__Questions on the material__.
#1 Set down the passage from the recollections of New York life, from "Leaving behind the" to "I could say.".
#2 In the recollections of New York life, what was the grandmother holding up when she asked to have her picture taken?
#3 Continue the recollections of New York life from the point where they stop.

__Extract provided__.
************
Leaving behind the pigeon wars on 88th and moving to Chelsea. Working out at Equinox and ignoring Larry when he yelled (because he forgets that just cause he has headphones on he doesn't have to talk loudly), "did you see how big his feet were?" when Billy Baldwin walked by. Group therapy with one of my favorite playwrights. All the acting classes I took. All the charts I've made for horrible consultants when I worked at McKinsey. The celebrity parties we used to throw. The summer we did the Fire Island share and how much I laughed with our housemates. Leaving my body on the dance floor during the morning party. Realizing we were more Ptown than Pines. The first day I walked into Cape Fear. "Wow," was all I could say.

Running through the rain to catch a cab with Aunt Rose. Bringing Cab home the first time. Becoming a cat person. Watching Gypsy grow less skittish and more fat. Being with my 80-year old grandma the first time she was in New York. Taking her to a gospel brunch in Harlem. "Take my picture," she said, holding up a bloody mary. "I've never had a drink this early in my life."

I'm gay, I'm hungry, Food Bar! Having our own booth at Alley's End. Bartenders who wouldn't let me buy drinks (not because I was cut off, but because they liked me). Bartenders who were so rude they should be shot. Drinking at Revolution. Watching the sunrise on our balcony and listening to Ragtime, waking the neighbors behind us. My 40th at the Park. Connie and June debuting "All that Jizz" and watching my dad turn white. Larry and I doing drag at East of Eights for a fund raiser. Crazy Amanda matching everyone's contributions. Learning to loathe the D'ags girls, and the idiots who work at Duane Reade. My totally amazing doctor. My therapists, those I paid and those I drank with.

Halloween parades. Pride parties. Dancing on piers, rolling my brains out. Losing my glasses at an underwear party. The bathhouses and the bookstores. The Crowbar. The original Eagle. The Spike. Ah, the Spike. Keeping Dominos pizza in business. Crif dogs. Valdinos. Drinks on top of Beekman Place. All the wilfs and bilfs. The South African hooker. The mess (whatever his name is now). The binges. The health kicks.

Claus the ferocious feline. Mark introducing us to Megan on their second date and then being in the wedding a couple years later. Running into people from past lives in small town New York. Realizing that it really is a small town here. Watching people get old. Watching people get fat and then thin again. Watching new people come and some disappear. Wishing some would disappear.
************
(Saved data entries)
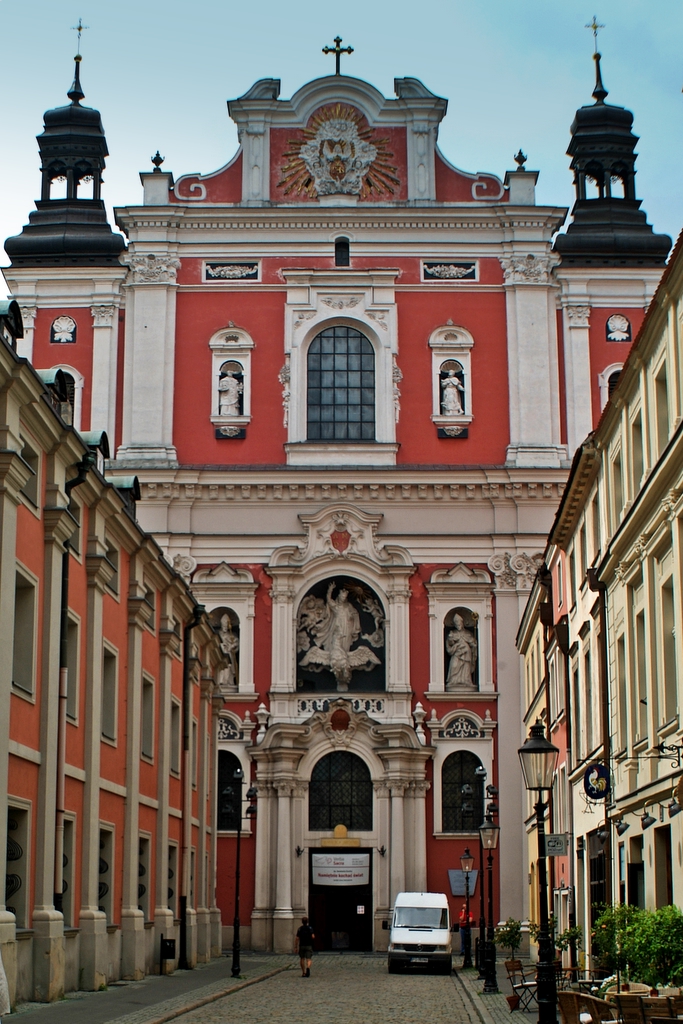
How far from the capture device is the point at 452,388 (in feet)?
156

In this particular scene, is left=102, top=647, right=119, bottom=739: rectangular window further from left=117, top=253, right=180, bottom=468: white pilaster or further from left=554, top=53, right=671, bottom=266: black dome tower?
left=554, top=53, right=671, bottom=266: black dome tower

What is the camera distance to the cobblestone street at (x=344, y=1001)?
20516 mm

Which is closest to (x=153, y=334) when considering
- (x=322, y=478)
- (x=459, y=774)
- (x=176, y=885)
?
(x=322, y=478)

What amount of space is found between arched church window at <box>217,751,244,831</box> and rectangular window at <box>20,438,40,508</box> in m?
23.7

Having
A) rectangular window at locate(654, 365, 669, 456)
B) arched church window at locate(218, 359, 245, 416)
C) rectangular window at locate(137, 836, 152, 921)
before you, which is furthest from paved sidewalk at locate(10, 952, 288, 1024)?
arched church window at locate(218, 359, 245, 416)

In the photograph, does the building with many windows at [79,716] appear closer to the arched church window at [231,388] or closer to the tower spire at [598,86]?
the arched church window at [231,388]

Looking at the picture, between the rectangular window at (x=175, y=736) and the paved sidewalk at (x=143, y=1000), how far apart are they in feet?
14.4

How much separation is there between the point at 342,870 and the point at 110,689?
61.8ft

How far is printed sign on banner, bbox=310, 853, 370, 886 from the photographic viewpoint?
43531mm

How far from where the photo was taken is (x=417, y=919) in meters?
34.7

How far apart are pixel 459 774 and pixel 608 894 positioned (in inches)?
784

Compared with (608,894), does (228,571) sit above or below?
above

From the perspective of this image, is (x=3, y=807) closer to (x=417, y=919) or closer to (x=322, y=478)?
(x=417, y=919)

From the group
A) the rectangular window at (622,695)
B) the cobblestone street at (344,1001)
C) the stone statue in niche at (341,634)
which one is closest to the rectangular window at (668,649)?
the rectangular window at (622,695)
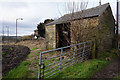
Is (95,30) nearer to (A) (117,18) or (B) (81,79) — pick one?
(B) (81,79)

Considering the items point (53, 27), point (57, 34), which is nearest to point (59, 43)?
point (57, 34)

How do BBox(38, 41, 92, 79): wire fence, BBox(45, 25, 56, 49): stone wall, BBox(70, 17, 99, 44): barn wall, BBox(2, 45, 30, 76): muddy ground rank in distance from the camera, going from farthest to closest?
BBox(45, 25, 56, 49): stone wall < BBox(70, 17, 99, 44): barn wall < BBox(2, 45, 30, 76): muddy ground < BBox(38, 41, 92, 79): wire fence

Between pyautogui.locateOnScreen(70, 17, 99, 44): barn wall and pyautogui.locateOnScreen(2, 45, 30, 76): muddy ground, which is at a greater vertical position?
pyautogui.locateOnScreen(70, 17, 99, 44): barn wall

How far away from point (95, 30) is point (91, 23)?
2.04 ft

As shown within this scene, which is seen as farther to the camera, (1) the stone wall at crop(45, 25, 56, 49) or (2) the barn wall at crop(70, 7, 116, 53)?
(1) the stone wall at crop(45, 25, 56, 49)

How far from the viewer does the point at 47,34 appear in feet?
31.1

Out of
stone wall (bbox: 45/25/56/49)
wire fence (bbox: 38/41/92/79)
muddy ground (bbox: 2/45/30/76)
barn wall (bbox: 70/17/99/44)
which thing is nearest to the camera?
wire fence (bbox: 38/41/92/79)

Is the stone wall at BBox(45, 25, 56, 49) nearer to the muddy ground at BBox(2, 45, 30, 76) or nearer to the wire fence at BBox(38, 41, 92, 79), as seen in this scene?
the muddy ground at BBox(2, 45, 30, 76)

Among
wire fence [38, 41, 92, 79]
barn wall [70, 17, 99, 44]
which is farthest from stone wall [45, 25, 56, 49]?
wire fence [38, 41, 92, 79]

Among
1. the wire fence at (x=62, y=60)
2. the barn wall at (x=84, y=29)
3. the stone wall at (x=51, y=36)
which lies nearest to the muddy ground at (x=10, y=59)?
the wire fence at (x=62, y=60)

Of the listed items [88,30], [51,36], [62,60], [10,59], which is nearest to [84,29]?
[88,30]

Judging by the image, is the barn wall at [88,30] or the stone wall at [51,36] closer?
the barn wall at [88,30]

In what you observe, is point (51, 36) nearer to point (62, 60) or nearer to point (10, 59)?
point (10, 59)

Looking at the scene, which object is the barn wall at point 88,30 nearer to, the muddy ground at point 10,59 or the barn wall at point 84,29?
the barn wall at point 84,29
************
__Results of the exercise__.
#1
Leaving behind the pigeon wars on 88th and moving to Chelsea. Working out at Equinox and ignoring Larry when he yelled (because he forgets that just cause he has headphones on he doesn't have to talk loudly), "did you see how big his feet were?" when Billy Baldwin walked by. Group therapy with one of my favorite playwrights. All the acting classes I took. All the charts I've made for horrible consultants when I worked at McKinsey. The celebrity parties we used to throw. The summer we did the Fire Island share and how much I laughed with our housemates. Leaving my body on the dance floor during the morning party. Realizing we were more Ptown than Pines. The first day I walked into Cape Fear. "Wow," was all I could say.

#2 A bloody mary.

#3
My transformation into a quasi-corporate boy. The unexpected business trips. Moving from a shared room into my own office. Speaking at conferences, and then ending up planning them. All the PAICR people.

Crying my eyes out during the Once On This Island benefit. Getting a migraine at Steel Pier. Seeing friends star on Broadway. Seeing bad theater and sometimes amazing theater. Cherry Jones. Mary Louise Parker (who I will act with one day). Vanessa Redgrave. Paul Giamati in Iceman. Marin reminding us we can never go back to before ... and watching the scenery just disappear. Elaine at Rose's Turn. My brief chat with Donna Murphy. The piano bars. Hedwig ... three times. Standing next to Paul Rudd and knowing he wanted to kiss me. Never seeing Cats (tyvm).

And then this blogging thing and all the people I've met through this. Performing at WYSIGWIG. Making friends that I feel like I've known forever, and will know forever.

And learning the biggest secret of all ... that New Yorkers aren't rude, but some of the friendliest people in the world (especially the ones from the midwest who move here). I have found so much love in this city. Get your mind out of the gutter ... that's not the love I meant (although there's a heapin' helping of that too).

And, of course, the silly Canadian who I'm growing old with, can translate his slur into decipherable English, and all the little day-to-day stuff that makes two people become a family.

There are millions more memories, and I have to get to the office and pack it up for the move.

Bottom line ... I heart New York. And soon I'm off to learn a new city, where more stories will unfold, new friendships are already blossoming, old storylines with intertwine with unforeseen plot twists, and ... well, who really knows?

As Kina says, "not bad for a girl from the gutter like me."